Our neurologic examination revealed normal mental status and cranial nerves except for right facial weakness. There was significant weakness of the right triceps and mild weakness in the proximal right lower extremity. There was atrophy and weakness of the abductor digiti minimi and interossei muscles in the left hand. Tendon reflexes were normal and symmetric except for a reduced right triceps jerk. Plantar responses were flexor. Coordination and sensation were normal. She could not hop on the right foot.
Additional laboratory studies revealed that the erythrocyte sedimentation rate, rheumatoid factor, C3, C4, and SS-A, SS-B, anti-nuclear, Lyme, anti-cardiolipin, hepatitis B, and hepatitis C antibodies were normal or negative. Cryoglobulins were present on one occasion, but the results were not reproducible.

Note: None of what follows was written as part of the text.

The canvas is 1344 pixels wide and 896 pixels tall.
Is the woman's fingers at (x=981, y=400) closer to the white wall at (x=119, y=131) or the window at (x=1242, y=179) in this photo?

The patient was stable until she developed diplopia on upgaze 7 months after onset of the first symptoms. A new right insular lesion was detected by MR scan. Gallium scan and chest computed tomography were normal. The serum angiotensin converting enzyme (ACE) was 15 U/L (normal 9-67). Urine protein electrophoresis revealed trace free lambda Bence Jones protein. A mammogram was normal. Extensive electrodiagnostic studies were then performed and revealed an asymmetric, wide-spread axon loss process consistent with multiple mononeuropathies. Sural nerve and medial gastrocnemius muscle biopsies were performed.